Ataxia with Identified Genetic and Biochemical Defects
Diseases of Tetrapyrrole Metabolism: Refsum Disease and the Hepatic Porphyrias
Disorders of Carbohydrate Metabolism
EEG in Dementia and Encephalopathy
Inherited Metabolic Disorders
Metabolic Disease & Stroke: Homocystinuria/Homocysteinemia
Metabolic Disease & Stroke: Methylmalonic Acidemia
Syncope and Related Paroxysmal Spells
Lab Studies
- The following tests should be performed after a patient is found to be hyperammonemic:
- Arterial blood gas analysis: This study determines acid-base status; respiratory alkalosis strongly suggests a urea cycle defect; it is the result of hyperventilation due to stimulation of the central respiratory drive.
- Serum amino acid tests
- Glutamine and alanine levels are increased in all urea cycle defects except for arginase deficiency.
- Citrulline level is decreased mildly in CPS/NAGS and OTC deficiencies but increased markedly in AS deficiency and moderately in AL deficiency.
- Arginine level is increased markedly in arginase deficiency but decreased mildly in all the other enzyme deficiencies of the urea cycle.
- Argininosuccinic acid level is increased markedly in AL deficiency.
- Urinary orotic acid tests: The level is increased markedly in OTC deficiency and mildly in other enzyme deficiencies except for CPS/NAGS deficiency, in which it is decreased mildly.

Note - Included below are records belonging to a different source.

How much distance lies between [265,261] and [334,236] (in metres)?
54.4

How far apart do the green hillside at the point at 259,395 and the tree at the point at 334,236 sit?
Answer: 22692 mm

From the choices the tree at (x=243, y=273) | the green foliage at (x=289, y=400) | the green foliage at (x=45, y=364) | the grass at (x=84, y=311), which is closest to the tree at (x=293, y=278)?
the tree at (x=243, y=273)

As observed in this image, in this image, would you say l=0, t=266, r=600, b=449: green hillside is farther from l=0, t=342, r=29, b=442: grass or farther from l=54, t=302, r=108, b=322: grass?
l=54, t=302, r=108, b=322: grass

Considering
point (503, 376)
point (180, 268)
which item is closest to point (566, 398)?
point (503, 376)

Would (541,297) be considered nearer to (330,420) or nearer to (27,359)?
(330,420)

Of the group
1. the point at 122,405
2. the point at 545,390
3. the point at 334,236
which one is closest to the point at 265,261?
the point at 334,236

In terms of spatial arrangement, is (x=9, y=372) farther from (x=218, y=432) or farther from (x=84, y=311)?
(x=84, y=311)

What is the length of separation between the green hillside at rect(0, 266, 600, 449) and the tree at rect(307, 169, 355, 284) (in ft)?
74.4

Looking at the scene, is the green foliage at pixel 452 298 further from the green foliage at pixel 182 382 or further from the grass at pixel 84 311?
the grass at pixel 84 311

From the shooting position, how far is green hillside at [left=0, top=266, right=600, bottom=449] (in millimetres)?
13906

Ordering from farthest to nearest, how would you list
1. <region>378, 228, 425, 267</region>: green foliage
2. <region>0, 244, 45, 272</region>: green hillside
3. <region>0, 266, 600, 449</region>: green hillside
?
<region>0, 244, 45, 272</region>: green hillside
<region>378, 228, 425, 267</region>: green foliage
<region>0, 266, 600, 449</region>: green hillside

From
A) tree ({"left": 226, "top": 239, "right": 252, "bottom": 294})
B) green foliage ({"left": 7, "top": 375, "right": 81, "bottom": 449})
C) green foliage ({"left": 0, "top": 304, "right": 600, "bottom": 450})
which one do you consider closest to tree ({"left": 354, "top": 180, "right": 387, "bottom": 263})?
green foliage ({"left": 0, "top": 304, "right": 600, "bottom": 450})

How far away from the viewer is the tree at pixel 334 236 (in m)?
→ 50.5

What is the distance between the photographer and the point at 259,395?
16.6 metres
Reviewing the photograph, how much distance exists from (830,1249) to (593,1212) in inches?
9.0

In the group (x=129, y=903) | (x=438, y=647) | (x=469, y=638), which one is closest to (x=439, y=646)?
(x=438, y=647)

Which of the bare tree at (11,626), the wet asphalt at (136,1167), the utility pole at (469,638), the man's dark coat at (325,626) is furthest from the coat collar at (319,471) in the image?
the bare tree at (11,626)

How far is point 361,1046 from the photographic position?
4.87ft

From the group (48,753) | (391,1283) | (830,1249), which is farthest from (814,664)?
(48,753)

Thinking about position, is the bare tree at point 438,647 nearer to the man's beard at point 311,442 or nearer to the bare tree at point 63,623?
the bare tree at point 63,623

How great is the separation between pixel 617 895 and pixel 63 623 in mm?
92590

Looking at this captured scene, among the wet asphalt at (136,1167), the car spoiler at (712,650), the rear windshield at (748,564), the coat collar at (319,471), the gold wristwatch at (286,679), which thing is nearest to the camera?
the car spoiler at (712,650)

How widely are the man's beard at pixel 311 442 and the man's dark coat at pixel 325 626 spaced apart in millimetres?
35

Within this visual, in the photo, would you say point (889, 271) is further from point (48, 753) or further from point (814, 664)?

- Urinary ketone tests: Presence of ketosis indicates an organic acidemia.
- Plasma and urinary organic acid tests: These levels screen for the presence of an organic acidemia that may be causing the hyperammonemia.
- Enzyme assays: Assays performed on tissue specimens obtained by percutaneous liver biopsy can determine diagnosis in cases of CPS, NAGS, and OTC deficiency.
- Heterozygote identification in OTC-deficient pedigrees
- Allopurinol loading test: This test establishes the carrier status of women at risk for OTC deficiency. After a loading dose of allopurinol, urinary orotidine excretion is measured; it is increased greatly in carriers.
- DNA analysis: Several techniques are available to determine the presence of a mutation at the OTC locus.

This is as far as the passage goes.